As the summer temperature has risen, so too have tempers within the CWG.  The conduct by a few at last Thursday’s Culture, Affordability, Preservation and Zoning (CAPZ) Working Team meeting was unsettling to many.  It also was simply unacceptable – and must not continue.  Zoning proposals currently under consideration by CAPZ may be disputable.  But everyone is entitled to share proposals and express opinions without fear of being verbally attacked.  No single member or organization speaks for the entire community, nor owns the truth. For the sake of clarity, while I disagree with the approach and characterizations in the recent open letter to the City, the signatories were well within their right to express their views in this manner (though as co-chair I would’ve much appreciated the courtesy of a heads up beforehand).

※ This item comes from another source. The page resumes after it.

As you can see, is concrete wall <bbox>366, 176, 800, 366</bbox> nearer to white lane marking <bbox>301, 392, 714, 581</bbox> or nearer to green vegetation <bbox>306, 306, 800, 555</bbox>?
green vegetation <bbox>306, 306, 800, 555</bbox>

So what’s next? On Thursday afternoon the CWG steering committee will meet to discuss the selection of the planning consultant. We’ll be looking to see if there’s room for compromise with the city. And tomorrow afternoon the Coalition plans a news conference to address its zoning proposal:

For the past two years, the Coalition to Protect Chinatown and LES, with the assistance of the Hunter College Center for Community Planning and Development, has been gathering community input and conducting research to address the increased pressures of gentrification and the threat of mass displacement from the community. The proposed Chinatown/LES Special Rezoning District calls for zoning changes to limit high-rise real estate speculation and exorbitant rent increases; to preserve existing low-income New York City Housing Authority (NYCHA) and rent-regulated housing; to make rents affordable for small businesses; and require a community review process for all new development on NYCHA property. The proposal also calls for alternatives to the 80/20 and inclusionary housing programs to increase low-income housing in the community.

Meanwhile, CWG members have pledged to reconvene in two weeks to take another crack at resolving their differences over rezoning proposals.  In the past, members have shaken off conflict and returned to the negotiating table. It remains to be seen if that will happen this time.

One final note. At September’s meeting the Chinatown Working Group will elect new co-chairs. Thomas Yu, who currently holds the position, has already indicated he will not continue in the role. Solomon told me he’s undecided about serving another term, if he’s nominated by his peers.